Exercise description. Exact reproduction is required for all entries.

+ + + +

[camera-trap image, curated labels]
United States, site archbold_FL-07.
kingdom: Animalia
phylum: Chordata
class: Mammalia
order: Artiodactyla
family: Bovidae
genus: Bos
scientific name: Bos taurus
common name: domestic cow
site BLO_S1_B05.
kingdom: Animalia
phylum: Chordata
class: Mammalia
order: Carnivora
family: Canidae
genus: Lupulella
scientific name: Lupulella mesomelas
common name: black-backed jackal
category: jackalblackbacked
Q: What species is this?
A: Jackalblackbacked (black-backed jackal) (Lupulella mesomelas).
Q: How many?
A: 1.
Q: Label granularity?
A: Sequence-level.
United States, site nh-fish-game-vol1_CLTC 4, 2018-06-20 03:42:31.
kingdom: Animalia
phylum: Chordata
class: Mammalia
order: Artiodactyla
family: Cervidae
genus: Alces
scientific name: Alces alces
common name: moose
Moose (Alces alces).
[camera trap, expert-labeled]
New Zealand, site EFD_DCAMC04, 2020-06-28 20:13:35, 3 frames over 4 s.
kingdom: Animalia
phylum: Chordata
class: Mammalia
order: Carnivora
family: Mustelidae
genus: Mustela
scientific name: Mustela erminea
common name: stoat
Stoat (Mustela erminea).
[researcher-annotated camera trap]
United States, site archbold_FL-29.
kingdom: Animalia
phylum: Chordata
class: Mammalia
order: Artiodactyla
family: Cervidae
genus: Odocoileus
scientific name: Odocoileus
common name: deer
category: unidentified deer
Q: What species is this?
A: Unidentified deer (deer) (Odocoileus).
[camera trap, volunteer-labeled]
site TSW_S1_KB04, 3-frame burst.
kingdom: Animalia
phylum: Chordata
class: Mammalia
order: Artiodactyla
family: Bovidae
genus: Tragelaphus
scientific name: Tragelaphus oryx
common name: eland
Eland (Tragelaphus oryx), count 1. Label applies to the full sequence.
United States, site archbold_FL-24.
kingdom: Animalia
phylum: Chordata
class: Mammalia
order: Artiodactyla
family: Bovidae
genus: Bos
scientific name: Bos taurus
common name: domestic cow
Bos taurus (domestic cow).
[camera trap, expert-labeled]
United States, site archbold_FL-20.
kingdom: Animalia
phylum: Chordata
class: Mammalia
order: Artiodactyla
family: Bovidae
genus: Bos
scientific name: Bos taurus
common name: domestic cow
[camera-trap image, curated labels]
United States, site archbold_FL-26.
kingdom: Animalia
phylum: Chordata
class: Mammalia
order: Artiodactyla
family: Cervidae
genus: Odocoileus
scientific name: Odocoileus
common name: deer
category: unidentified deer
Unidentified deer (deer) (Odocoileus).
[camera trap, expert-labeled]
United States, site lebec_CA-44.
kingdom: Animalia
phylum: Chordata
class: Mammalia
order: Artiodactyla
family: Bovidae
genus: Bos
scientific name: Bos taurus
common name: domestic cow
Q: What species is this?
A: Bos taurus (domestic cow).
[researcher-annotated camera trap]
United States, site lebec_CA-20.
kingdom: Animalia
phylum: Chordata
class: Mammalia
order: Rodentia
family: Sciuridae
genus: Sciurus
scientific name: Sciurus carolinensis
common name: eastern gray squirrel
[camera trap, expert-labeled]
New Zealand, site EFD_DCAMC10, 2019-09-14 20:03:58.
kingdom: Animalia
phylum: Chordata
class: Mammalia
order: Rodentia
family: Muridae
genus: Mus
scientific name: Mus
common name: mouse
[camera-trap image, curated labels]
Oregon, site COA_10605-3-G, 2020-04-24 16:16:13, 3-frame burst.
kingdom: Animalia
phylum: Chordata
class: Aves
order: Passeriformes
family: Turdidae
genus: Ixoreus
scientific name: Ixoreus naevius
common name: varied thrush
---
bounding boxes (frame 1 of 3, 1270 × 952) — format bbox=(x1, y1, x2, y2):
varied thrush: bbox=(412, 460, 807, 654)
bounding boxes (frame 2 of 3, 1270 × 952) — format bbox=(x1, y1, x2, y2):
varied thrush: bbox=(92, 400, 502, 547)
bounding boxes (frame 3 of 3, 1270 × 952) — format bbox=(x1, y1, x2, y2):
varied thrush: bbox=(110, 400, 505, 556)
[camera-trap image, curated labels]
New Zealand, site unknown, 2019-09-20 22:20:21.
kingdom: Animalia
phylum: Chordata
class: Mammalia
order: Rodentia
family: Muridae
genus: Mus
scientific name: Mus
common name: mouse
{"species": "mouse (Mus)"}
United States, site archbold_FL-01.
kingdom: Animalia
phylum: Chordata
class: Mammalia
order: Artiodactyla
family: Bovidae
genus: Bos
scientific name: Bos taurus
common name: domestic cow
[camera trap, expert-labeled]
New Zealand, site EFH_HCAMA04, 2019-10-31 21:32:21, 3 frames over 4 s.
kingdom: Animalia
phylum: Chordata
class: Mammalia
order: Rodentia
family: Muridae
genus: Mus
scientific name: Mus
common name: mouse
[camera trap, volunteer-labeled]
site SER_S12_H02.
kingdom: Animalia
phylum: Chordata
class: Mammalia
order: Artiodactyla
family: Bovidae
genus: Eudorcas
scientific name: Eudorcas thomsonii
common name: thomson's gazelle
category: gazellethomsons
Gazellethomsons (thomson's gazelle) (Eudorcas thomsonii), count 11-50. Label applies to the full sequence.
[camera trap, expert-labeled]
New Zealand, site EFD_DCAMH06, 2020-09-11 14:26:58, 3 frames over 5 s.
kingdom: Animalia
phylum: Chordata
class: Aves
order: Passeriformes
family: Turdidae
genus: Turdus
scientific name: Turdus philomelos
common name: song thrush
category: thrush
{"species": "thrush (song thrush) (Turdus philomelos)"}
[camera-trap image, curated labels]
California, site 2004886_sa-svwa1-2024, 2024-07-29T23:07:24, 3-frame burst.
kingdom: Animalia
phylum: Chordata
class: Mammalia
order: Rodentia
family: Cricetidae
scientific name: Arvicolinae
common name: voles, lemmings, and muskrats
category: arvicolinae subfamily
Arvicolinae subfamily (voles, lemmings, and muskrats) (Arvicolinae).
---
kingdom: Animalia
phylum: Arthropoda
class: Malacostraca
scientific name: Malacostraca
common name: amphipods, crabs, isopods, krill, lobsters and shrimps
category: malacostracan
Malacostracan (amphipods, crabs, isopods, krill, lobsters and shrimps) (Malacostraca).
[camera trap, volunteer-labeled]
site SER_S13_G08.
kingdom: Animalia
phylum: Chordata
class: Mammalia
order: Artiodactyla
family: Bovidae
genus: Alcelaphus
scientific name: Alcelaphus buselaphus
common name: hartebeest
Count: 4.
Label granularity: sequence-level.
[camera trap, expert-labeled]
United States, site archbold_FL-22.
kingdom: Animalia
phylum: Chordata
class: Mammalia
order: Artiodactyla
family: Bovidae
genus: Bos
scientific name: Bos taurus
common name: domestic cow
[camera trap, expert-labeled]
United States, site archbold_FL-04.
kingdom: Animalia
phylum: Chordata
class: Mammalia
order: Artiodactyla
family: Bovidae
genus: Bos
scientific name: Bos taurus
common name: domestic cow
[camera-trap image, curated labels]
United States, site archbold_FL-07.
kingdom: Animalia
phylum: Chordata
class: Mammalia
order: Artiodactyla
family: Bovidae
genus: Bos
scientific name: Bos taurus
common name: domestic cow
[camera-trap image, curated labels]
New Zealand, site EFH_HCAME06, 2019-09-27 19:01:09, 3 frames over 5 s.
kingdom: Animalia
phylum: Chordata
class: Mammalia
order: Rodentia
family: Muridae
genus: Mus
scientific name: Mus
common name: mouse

+ + + +

Response box.
[camera-trap image, curated labels]
United States, site archbold_FL-07.
kingdom: Animalia
phylum: Chordata
class: Mammalia
order: Artiodactyla
family: Bovidae
genus: Bos
scientific name: Bos taurus
common name: domestic cow
site BLO_S1_B05.
kingdom: Animalia
phylum: Chordata
class: Mammalia
order: Carnivora
family: Canidae
genus: Lupulella
scientific name: Lupulella mesomelas
common name: black-backed jackal
category: jackalblackbacked
Q: What species is this?
A: Jackalblackbacked (black-backed jackal) (Lupulella mesomelas).
Q: How many?
A: 1.
Q: Label granularity?
A: Sequence-level.
United States, site nh-fish-game-vol1_CLTC 4, 2018-06-20 03:42:31.
kingdom: Animalia
phylum: Chordata
class: Mammalia
order: Artiodactyla
family: Cervidae
genus: Alces
scientific name: Alces alces
common name: moose
Moose (Alces alces).
[camera trap, expert-labeled]
New Zealand, site EFD_DCAMC04, 2020-06-28 20:13:35, 3 frames over 4 s.
kingdom: Animalia
phylum: Chordata
class: Mammalia
order: Carnivora
family: Mustelidae
genus: Mustela
scientific name: Mustela erminea
common name: stoat
Stoat (Mustela erminea).
[researcher-annotated camera trap]
United States, site archbold_FL-29.
kingdom: Animalia
phylum: Chordata
class: Mammalia
order: Artiodactyla
family: Cervidae
genus: Odocoileus
scientific name: Odocoileus
common name: deer
category: unidentified deer
Q: What species is this?
A: Unidentified deer (deer) (Odocoileus).
[camera trap, volunteer-labeled]
site TSW_S1_KB04, 3-frame burst.
kingdom: Animalia
phylum: Chordata
class: Mammalia
order: Artiodactyla
family: Bovidae
genus: Tragelaphus
scientific name: Tragelaphus oryx
common name: eland
Eland (Tragelaphus oryx), count 1. Label applies to the full sequence.
United States, site archbold_FL-24.
kingdom: Animalia
phylum: Chordata
class: Mammalia
order: Artiodactyla
family: Bovidae
genus: Bos
scientific name: Bos taurus
common name: domestic cow
Bos taurus (domestic cow).
[camera trap, expert-labeled]
United States, site archbold_FL-20.
kingdom: Animalia
phylum: Chordata
class: Mammalia
order: Artiodactyla
family: Bovidae
genus: Bos
scientific name: Bos taurus
common name: domestic cow
[camera-trap image, curated labels]
United States, site archbold_FL-26.
kingdom: Animalia
phylum: Chordata
class: Mammalia
order: Artiodactyla
family: Cervidae
genus: Odocoileus
scientific name: Odocoileus
common name: deer
category: unidentified deer
Unidentified deer (deer) (Odocoileus).
[camera trap, expert-labeled]
United States, site lebec_CA-44.
kingdom: Animalia
phylum: Chordata
class: Mammalia
order: Artiodactyla
family: Bovidae
genus: Bos
scientific name: Bos taurus
common name: domestic cow
Q: What species is this?
A: Bos taurus (domestic cow).
[researcher-annotated camera trap]
United States, site lebec_CA-20.
kingdom: Animalia
phylum: Chordata
class: Mammalia
order: Rodentia
family: Sciuridae
genus: Sciurus
scientific name: Sciurus carolinensis
common name: eastern gray squirrel
[camera trap, expert-labeled]
New Zealand, site EFD_DCAMC10, 2019-09-14 20:03:58.
kingdom: Animalia
phylum: Chordata
class: Mammalia
order: Rodentia
family: Muridae
genus: Mus
scientific name: Mus
common name: mouse
[camera-trap image, curated labels]
Oregon, site COA_10605-3-G, 2020-04-24 16:16:13, 3-frame burst.
kingdom: Animalia
phylum: Chordata
class: Aves
order: Passeriformes
family: Turdidae
genus: Ixoreus
scientific name: Ixoreus naevius
common name: varied thrush
---
bounding boxes (frame 1 of 3, 1270 × 952) — format bbox=(x1, y1, x2, y2):
varied thrush: bbox=(412, 460, 807, 654)
bounding boxes (frame 2 of 3, 1270 × 952) — format bbox=(x1, y1, x2, y2):
varied thrush: bbox=(92, 400, 502, 547)
bounding boxes (frame 3 of 3, 1270 × 952) — format bbox=(x1, y1, x2, y2):
varied thrush: bbox=(110, 400, 505, 556)
[camera-trap image, curated labels]
New Zealand, site unknown, 2019-09-20 22:20:21.
kingdom: Animalia
phylum: Chordata
class: Mammalia
order: Rodentia
family: Muridae
genus: Mus
scientific name: Mus
common name: mouse
{"species": "mouse (Mus)"}
United States, site archbold_FL-01.
kingdom: Animalia
phylum: Chordata
class: Mammalia
order: Artiodactyla
family: Bovidae
genus: Bos
scientific name: Bos taurus
common name: domestic cow
[camera trap, expert-labeled]
New Zealand, site EFH_HCAMA04, 2019-10-31 21:32:21, 3 frames over 4 s.
kingdom: Animalia
phylum: Chordata
class: Mammalia
order: Rodentia
family: Muridae
genus: Mus
scientific name: Mus
common name: mouse
[camera trap, volunteer-labeled]
site SER_S12_H02.
kingdom: Animalia
phylum: Chordata
class: Mammalia
order: Artiodactyla
family: Bovidae
genus: Eudorcas
scientific name: Eudorcas thomsonii
common name: thomson's gazelle
category: gazellethomsons
Gazellethomsons (thomson's gazelle) (Eudorcas thomsonii), count 11-50. Label applies to the full sequence.
[camera trap, expert-labeled]
New Zealand, site EFD_DCAMH06, 2020-09-11 14:26:58, 3 frames over 5 s.
kingdom: Animalia
phylum: Chordata
class: Aves
order: Passeriformes
family: Turdidae
genus: Turdus
scientific name: Turdus philomelos
common name: song thrush
category: thrush
{"species": "thrush (song thrush) (Turdus philomelos)"}
[camera-trap image, curated labels]
California, site 2004886_sa-svwa1-2024, 2024-07-29T23:07:24, 3-frame burst.
kingdom: Animalia
phylum: Chordata
class: Mammalia
order: Rodentia
family: Cricetidae
scientific name: Arvicolinae
common name: voles, lemmings, and muskrats
category: arvicolinae subfamily
Arvicolinae subfamily (voles, lemmings, and muskrats) (Arvicolinae).
---
kingdom: Animalia
phylum: Arthropoda
class: Malacostraca
scientific name: Malacostraca
common name: amphipods, crabs, isopods, krill, lobsters and shrimps
category: malacostracan
Malacostracan (amphipods, crabs, isopods, krill, lobsters and shrimps) (Malacostraca).
[camera trap, volunteer-labeled]
site SER_S13_G08.
kingdom: Animalia
phylum: Chordata
class: Mammalia
order: Artiodactyla
family: Bovidae
genus: Alcelaphus
scientific name: Alcelaphus buselaphus
common name: hartebeest
Count: 4.
Label granularity: sequence-level.
[camera trap, expert-labeled]
United States, site archbold_FL-22.
kingdom: Animalia
phylum: Chordata
class: Mammalia
order: Artiodactyla
family: Bovidae
genus: Bos
scientific name: Bos taurus
common name: domestic cow
[camera trap, expert-labeled]
United States, site archbold_FL-04.
kingdom: Animalia
phylum: Chordata
class: Mammalia
order: Artiodactyla
family: Bovidae
genus: Bos
scientific name: Bos taurus
common name: domestic cow
[camera-trap image, curated labels]
United States, site archbold_FL-07.
kingdom: Animalia
phylum: Chordata
class: Mammalia
order: Artiodactyla
family: Bovidae
genus: Bos
scientific name: Bos taurus
common name: domestic cow
[camera-trap image, curated labels]
New Zealand, site EFH_HCAME06, 2019-09-27 19:01:09, 3 frames over 5 s.
kingdom: Animalia
phylum: Chordata
class: Mammalia
order: Rodentia
family: Muridae
genus: Mus
scientific name: Mus
common name: mouse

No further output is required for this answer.